When the youths grew into men the situation worsened. At this stage my mother installed a security chain on the door and declared war on them, obliging them to mount a counterattack. The more belligerent among them adopted the tactics of a blitzkrieg. They took no notice of the chain on the half-open door and broke through it with a force that almost tore the door from its hinges, slamming my mother against the wall, crushing her, and pushing their way roughly into my room. Others developed more sophisticated tactics. They went in for a war of words, using their tongues as weapons. They would address her politely, ask after her health, sniff the smell of naphthalene she exuded as if they enjoyed it, admire her mangy fox fur, and show a sincere interest in her latest appeal to the High Court of Justice.
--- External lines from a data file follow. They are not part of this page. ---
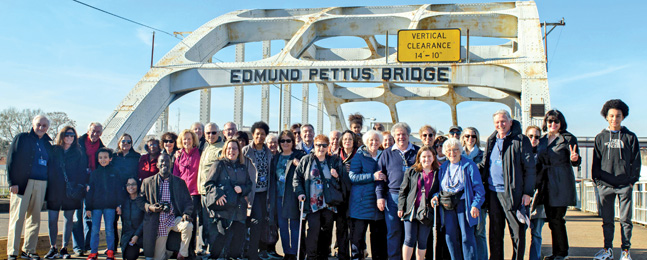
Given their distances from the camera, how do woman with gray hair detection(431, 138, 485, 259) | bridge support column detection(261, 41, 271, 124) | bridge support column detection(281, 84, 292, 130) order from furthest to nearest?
bridge support column detection(281, 84, 292, 130)
bridge support column detection(261, 41, 271, 124)
woman with gray hair detection(431, 138, 485, 259)

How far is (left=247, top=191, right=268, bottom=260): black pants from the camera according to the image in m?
5.80

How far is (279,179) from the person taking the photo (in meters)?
6.02

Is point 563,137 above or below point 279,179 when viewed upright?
above

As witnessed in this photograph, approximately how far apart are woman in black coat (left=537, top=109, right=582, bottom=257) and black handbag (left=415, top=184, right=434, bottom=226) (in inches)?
55.7

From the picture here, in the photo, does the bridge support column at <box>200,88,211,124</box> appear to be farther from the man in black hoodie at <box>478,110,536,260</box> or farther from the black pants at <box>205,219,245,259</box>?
the man in black hoodie at <box>478,110,536,260</box>

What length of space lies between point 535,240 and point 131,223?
4399mm

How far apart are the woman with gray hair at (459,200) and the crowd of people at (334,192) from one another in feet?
0.04

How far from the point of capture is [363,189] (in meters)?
5.40

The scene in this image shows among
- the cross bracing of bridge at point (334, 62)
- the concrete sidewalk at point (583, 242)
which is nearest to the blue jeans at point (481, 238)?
the concrete sidewalk at point (583, 242)

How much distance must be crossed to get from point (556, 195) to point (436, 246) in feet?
4.62

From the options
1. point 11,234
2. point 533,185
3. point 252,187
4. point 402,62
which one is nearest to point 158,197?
point 252,187

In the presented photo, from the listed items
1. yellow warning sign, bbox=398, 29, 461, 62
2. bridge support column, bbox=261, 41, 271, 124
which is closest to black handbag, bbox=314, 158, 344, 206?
yellow warning sign, bbox=398, 29, 461, 62

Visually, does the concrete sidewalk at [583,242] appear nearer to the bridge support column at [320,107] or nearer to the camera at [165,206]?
the camera at [165,206]

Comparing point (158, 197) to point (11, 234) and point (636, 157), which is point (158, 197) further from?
point (636, 157)
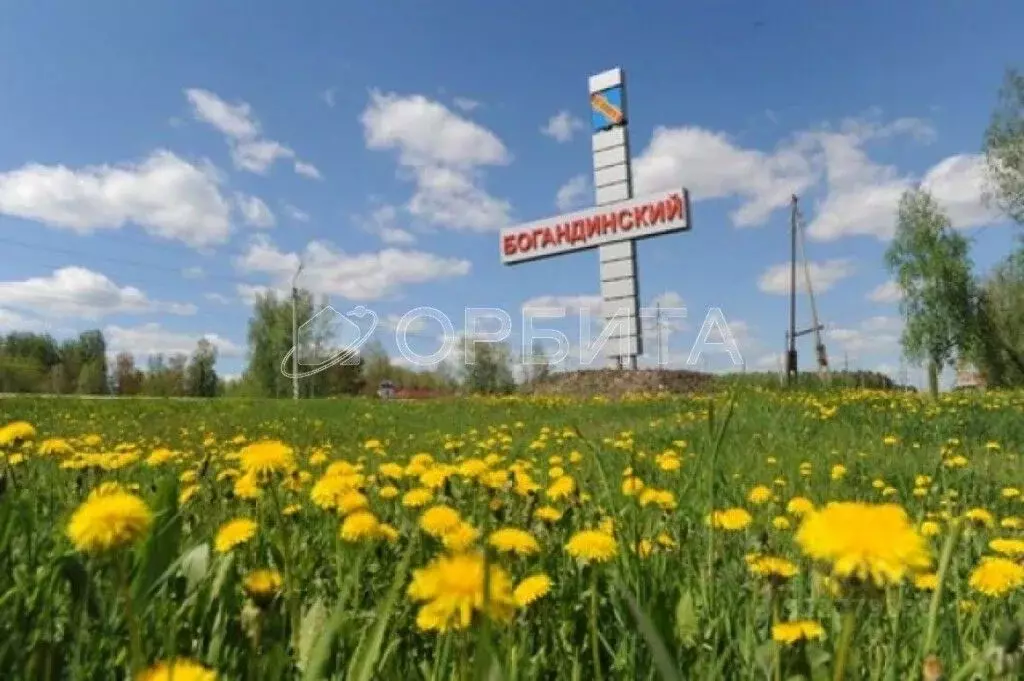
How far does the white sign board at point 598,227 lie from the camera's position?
63.0 ft

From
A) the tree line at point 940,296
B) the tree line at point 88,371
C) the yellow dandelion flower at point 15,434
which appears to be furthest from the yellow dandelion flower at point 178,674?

The more imaginative warriors adopted guerilla tactics. They would invade the house disguised as tradesmen, florists’ delivery boys, or mailmen with a registered letter to be handed over to the addressee in person, and would finally reach my room after various demands, cross-examinations, and other delays thought up by my mother. Others, who went in for a war of nerves, would disturb her afternoon nap with dozens of phone calls, slamming the phone down as soon as she picked up the receiver and snapped “Hello” in a loud and threatening tone. The more argumentative suitors would engage her in polemics and try to make her tell them what she had against them and why she was placing obstacles in the way of her daughter’s happiness.